Without getting into a lot f technical details, a DC motor provides it's own feedback by the back EMF from the armature. This is picked up by a third stator winding and fed to the controller. Industrial type DC drives bear no resemblance to the treadmill motor or similar. They are shunt wound with the field drawing about one amp so that is all the current you have to switch to reverse the motor. The smallest of the two or three printed circuit boards is bigger than the entire cheap control.
That is why I said to get that feature on an AC drive would eliminate some of the price differential on an industrial type CD drive. The dynamic brake feature on the DC motor is is another feature that is superior to a foot operated mechanical brake on a lathe.

Having said all that, unless you can source an industrial DC motor and control at low cost, a cheap VFD and cheap used old style three phase motor is a good compromise.


----------



## pipcount (Jan 7, 2014)

Fellows, my first post for help.  I have a lathemaster version of the 8x14 lathe, and have been very happy so far, a great little lathe.

Recently I have experienced motor issues and wish to go the VFD/3 phase path.  I picked up two industrial VFD off Craigslist (list $800-$900!) for $150 each, NEMA rated for exterior installation, heavy duty, seem like GREAT units.  If anyone would like one, let me know.

Where I have problems so far: the 3/4 HP motor I have is simply too large to fit behind my lathe.  I was wondering if anyone could send me the model number of the motor they used that fit.  Ideally I would like a "drop in"... I enjoying working with the lathe, not on the lathe


----------

| Given information |

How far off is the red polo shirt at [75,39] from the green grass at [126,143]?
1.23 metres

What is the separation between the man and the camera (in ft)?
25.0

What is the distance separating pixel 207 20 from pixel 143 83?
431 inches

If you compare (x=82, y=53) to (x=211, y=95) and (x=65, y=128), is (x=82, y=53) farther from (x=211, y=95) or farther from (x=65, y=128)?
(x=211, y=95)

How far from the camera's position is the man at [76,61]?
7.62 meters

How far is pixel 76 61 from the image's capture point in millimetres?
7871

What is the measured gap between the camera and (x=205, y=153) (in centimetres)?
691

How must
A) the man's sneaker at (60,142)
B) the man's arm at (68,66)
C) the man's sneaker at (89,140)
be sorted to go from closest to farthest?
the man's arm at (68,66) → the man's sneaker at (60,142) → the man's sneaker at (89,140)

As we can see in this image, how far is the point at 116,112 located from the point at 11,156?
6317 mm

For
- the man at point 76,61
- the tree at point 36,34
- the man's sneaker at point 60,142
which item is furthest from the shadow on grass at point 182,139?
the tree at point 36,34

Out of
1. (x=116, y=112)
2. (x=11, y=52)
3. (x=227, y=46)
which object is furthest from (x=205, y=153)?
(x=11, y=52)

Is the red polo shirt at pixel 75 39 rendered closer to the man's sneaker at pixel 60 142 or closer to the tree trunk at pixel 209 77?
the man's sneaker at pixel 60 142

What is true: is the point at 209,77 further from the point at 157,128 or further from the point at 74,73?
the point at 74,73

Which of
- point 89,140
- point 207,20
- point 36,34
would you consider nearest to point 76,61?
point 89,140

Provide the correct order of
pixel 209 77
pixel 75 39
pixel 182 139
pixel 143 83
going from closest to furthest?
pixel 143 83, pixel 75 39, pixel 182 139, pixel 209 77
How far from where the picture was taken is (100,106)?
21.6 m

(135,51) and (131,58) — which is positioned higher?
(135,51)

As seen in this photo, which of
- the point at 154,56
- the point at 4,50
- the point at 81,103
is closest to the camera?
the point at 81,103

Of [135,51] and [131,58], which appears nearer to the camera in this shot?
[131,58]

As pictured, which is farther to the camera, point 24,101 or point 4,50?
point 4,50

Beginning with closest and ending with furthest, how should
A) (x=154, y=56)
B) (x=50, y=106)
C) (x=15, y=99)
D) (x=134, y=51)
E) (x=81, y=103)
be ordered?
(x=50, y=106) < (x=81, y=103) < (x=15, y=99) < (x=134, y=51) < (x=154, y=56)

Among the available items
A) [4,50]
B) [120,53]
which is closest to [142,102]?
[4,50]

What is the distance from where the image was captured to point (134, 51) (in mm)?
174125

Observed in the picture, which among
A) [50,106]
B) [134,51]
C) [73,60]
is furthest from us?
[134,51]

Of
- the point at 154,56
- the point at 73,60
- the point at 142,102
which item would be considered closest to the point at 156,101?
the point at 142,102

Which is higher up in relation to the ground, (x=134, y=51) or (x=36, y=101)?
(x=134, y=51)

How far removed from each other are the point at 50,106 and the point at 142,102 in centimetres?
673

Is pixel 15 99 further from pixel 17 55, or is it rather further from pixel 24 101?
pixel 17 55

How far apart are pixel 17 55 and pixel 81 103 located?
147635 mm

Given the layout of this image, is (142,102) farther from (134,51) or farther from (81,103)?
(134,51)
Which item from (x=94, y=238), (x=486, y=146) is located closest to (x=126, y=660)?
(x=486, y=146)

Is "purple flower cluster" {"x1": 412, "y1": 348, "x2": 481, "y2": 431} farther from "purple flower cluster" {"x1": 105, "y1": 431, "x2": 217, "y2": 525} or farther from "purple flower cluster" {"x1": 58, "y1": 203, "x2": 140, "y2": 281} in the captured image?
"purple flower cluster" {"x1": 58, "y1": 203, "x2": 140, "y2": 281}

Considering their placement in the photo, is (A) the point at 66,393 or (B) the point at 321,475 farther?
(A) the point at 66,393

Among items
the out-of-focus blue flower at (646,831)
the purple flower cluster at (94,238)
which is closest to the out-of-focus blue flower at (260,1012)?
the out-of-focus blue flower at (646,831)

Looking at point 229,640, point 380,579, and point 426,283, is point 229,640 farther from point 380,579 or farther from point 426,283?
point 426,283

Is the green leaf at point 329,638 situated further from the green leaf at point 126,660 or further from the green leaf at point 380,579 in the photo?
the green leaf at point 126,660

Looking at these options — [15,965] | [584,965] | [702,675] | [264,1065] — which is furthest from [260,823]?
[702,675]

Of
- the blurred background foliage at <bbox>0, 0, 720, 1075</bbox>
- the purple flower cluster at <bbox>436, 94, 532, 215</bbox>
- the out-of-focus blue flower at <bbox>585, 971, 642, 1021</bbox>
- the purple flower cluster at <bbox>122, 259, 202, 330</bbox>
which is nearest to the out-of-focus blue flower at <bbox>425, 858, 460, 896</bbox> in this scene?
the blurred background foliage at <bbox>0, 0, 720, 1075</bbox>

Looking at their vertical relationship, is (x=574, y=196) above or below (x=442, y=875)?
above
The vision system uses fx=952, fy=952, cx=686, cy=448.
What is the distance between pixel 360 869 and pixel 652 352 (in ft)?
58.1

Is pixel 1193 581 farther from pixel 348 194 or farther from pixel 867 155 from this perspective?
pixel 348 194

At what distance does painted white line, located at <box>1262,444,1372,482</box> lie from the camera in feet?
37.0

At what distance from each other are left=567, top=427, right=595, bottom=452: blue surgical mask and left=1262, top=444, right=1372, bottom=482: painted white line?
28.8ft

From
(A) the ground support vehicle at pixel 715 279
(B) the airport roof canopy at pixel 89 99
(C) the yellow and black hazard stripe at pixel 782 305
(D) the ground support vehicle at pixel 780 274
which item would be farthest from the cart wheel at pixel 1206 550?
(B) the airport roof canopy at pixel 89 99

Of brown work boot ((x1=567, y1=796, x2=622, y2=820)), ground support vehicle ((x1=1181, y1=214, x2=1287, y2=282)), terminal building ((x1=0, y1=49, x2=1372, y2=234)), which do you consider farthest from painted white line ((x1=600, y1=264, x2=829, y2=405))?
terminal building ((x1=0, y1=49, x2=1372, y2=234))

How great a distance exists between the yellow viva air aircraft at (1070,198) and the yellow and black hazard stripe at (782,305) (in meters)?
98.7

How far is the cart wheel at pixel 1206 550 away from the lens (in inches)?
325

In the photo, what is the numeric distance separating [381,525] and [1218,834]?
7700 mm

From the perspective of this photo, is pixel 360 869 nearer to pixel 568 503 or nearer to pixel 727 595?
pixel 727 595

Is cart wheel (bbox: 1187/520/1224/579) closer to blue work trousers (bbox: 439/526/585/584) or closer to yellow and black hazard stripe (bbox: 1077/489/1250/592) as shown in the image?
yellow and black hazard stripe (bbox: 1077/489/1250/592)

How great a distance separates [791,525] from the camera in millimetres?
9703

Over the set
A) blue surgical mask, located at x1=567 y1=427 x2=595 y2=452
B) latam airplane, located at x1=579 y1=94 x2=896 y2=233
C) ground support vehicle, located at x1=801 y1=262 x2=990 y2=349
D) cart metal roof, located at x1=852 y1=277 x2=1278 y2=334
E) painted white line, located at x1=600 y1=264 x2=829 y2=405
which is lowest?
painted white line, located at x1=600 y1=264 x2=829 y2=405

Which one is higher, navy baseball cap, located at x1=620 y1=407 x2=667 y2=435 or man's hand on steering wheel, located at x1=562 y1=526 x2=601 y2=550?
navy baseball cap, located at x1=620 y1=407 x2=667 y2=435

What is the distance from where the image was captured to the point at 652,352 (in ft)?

| Task instructions |
Answer these questions using the lathe motor thread:
(a) About how much current does the field of an industrial shunt-wound DC drive draw?
(b) How much did pipcount pay for each of the two industrial VFDs?
(c) What horsepower is the motor that is too large to fit behind pipcount's lathe?

| Problem solution |
(a) About one amp.
(b) $150 each.
(c) 3/4 HP.